Race conditions are tricky, as I'm sure you know. Anytime you have a find(), do some stuff, write(), then whatever's in that write() had better be idempotent, or you are going to get into trouble if you have multiple processes that can be processing that same find in parallel.

vsivsi commented 6 years ago

Just to clarify...

In this case though, if I'm understanding correctly, it seems that the problem is that you have multiple containers observing RepeatingEvents and each of them will create createRepeatingEvent jobs for each event. If you somehow don't do that... then the race will disappear.

vfonic commented 6 years ago

Thanks for the reply!

Is there any way to use only one container to run jobs on?

EDIT:

If you somehow don't do that... then the race will should disappear.

Exactly. :)

EDIT 2: I guess what prevented this on server startup is Jobs.remove({}); which removes all the jobs, including those from the other container.

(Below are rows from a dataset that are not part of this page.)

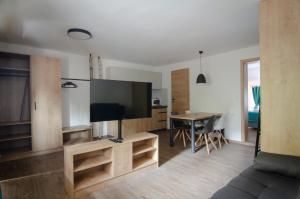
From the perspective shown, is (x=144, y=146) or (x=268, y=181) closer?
(x=268, y=181)

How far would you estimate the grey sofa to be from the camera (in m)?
1.29

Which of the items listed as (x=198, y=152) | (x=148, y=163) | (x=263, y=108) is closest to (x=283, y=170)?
(x=263, y=108)

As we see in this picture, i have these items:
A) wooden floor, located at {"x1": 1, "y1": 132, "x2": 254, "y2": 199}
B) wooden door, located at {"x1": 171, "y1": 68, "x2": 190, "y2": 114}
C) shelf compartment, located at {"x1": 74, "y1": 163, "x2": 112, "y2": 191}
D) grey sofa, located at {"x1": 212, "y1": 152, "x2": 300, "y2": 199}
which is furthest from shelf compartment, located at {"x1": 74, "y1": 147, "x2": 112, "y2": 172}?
wooden door, located at {"x1": 171, "y1": 68, "x2": 190, "y2": 114}

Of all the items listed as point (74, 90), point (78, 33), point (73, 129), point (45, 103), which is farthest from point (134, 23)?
point (73, 129)

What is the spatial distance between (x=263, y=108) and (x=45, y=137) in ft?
13.5

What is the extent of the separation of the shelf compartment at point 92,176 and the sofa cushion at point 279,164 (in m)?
1.86

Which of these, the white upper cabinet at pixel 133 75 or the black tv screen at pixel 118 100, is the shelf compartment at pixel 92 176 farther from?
the white upper cabinet at pixel 133 75

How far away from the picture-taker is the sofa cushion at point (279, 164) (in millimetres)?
1527

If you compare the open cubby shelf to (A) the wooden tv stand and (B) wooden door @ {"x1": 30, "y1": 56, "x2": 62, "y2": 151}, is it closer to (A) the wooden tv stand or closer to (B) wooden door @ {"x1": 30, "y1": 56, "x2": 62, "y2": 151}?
(A) the wooden tv stand

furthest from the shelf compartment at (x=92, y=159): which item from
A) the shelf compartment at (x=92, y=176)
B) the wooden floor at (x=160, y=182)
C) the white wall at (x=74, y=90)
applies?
the white wall at (x=74, y=90)

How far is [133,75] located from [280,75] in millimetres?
4214

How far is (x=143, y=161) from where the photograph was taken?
9.18 feet

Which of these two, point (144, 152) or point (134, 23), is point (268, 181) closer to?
point (144, 152)

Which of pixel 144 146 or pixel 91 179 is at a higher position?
pixel 144 146
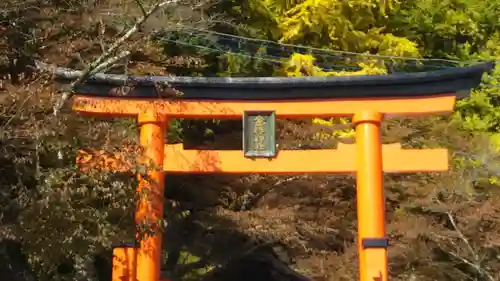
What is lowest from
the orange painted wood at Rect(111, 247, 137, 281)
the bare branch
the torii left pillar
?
the orange painted wood at Rect(111, 247, 137, 281)

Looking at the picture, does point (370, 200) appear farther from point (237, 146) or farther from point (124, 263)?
point (237, 146)

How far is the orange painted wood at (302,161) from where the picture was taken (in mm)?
7086

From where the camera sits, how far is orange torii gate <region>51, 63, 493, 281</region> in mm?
7105

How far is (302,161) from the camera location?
23.5ft

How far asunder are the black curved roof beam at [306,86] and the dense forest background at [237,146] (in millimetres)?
456

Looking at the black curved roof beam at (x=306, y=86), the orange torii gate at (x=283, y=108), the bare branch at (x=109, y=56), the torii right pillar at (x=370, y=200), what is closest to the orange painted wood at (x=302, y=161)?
the orange torii gate at (x=283, y=108)

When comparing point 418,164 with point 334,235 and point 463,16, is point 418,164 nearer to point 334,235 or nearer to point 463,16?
point 334,235

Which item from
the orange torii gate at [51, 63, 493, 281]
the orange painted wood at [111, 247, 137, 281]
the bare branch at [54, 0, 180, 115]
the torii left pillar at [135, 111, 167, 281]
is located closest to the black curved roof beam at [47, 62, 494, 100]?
the orange torii gate at [51, 63, 493, 281]

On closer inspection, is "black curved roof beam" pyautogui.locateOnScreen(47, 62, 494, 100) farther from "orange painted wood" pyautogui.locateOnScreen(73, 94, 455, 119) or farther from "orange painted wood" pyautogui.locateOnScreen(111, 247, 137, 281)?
"orange painted wood" pyautogui.locateOnScreen(111, 247, 137, 281)

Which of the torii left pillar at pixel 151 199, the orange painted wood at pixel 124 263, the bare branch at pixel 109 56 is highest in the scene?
the bare branch at pixel 109 56

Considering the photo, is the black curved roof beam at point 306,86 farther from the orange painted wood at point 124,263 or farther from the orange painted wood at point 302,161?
the orange painted wood at point 124,263

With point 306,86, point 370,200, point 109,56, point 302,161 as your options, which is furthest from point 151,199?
point 370,200

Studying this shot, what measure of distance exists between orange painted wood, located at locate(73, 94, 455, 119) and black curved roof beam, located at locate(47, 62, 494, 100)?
0.21ft

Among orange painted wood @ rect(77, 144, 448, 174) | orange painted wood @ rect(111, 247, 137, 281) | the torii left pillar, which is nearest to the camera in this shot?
the torii left pillar
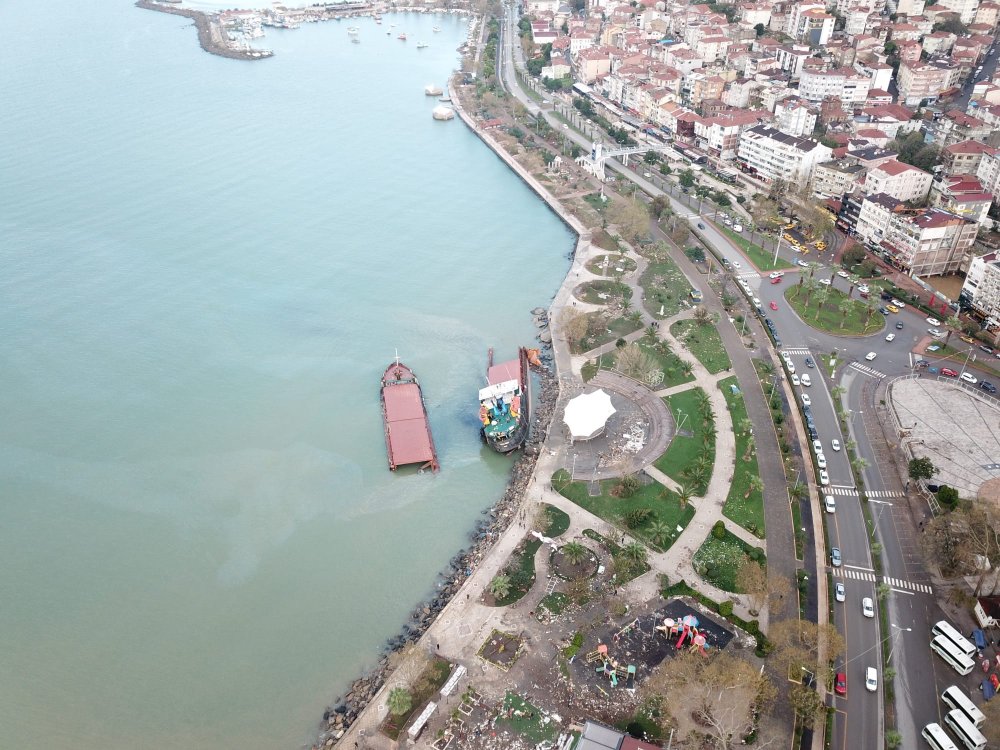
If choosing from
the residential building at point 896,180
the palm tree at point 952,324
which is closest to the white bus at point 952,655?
the palm tree at point 952,324

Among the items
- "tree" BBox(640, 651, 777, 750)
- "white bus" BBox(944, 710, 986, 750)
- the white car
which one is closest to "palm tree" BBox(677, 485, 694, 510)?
"tree" BBox(640, 651, 777, 750)

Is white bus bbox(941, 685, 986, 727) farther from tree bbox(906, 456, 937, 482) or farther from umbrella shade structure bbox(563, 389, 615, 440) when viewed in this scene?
umbrella shade structure bbox(563, 389, 615, 440)

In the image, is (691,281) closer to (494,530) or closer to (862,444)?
(862,444)

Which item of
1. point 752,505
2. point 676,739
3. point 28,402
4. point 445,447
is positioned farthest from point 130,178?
point 676,739

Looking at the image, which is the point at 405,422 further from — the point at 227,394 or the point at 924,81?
the point at 924,81

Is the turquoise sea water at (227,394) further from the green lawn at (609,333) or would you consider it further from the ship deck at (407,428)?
the green lawn at (609,333)

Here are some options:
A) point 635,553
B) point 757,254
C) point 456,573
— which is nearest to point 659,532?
point 635,553
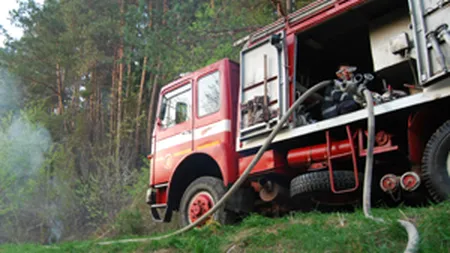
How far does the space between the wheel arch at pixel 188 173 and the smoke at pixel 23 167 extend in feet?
47.5

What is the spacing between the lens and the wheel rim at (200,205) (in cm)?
648

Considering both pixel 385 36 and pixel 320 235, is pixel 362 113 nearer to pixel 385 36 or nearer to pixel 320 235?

vsivsi commented 6 years ago

Not sure I understand... You can decide where to run Jobs.processJobs( ... ).

If you only run that in one container, then jobs will only run in that one. But again, I think the core issue here is you are creating multiple createRepeatingEvent jobs for each observed add on RepeatingEvents.

So if you can just run this code on one container, you should be golden.

  RepeatingEvents.find().observe({
    added() {  ...  }

This really doesn't seem to be a JobCollection question per se, more an issue with Collection.find().observe() running in multiple containers.

vfonic commented 6 years ago

You're right. I thought maybe JobCollection has some mechanism to easily run code on one container only. I'll do some googling. Thanks for help!